BEGIN

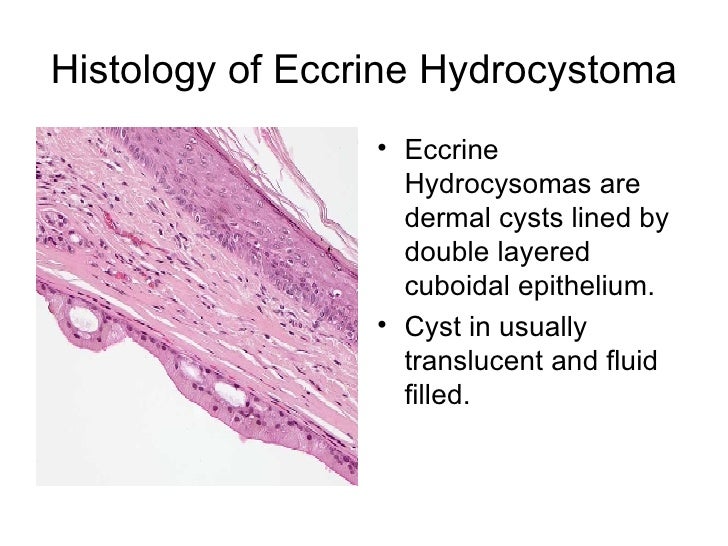 Histology of Eccrine Hydrocystoma

• Eccrine Hydrocysomas are dermal cysts lined by double layered cuboidal epithelium.
• Cyst in usually translucent and fluid filled.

END

Transcribe all the lines above exactly, apart from the pictures.

**REPLY**
 Histology of Eccrine Hydrocystoma

• Eccrine Hydrocysomas are dermal cysts lined by double layered cuboidal epithelium.
• Cyst in usually translucent and fluid filled.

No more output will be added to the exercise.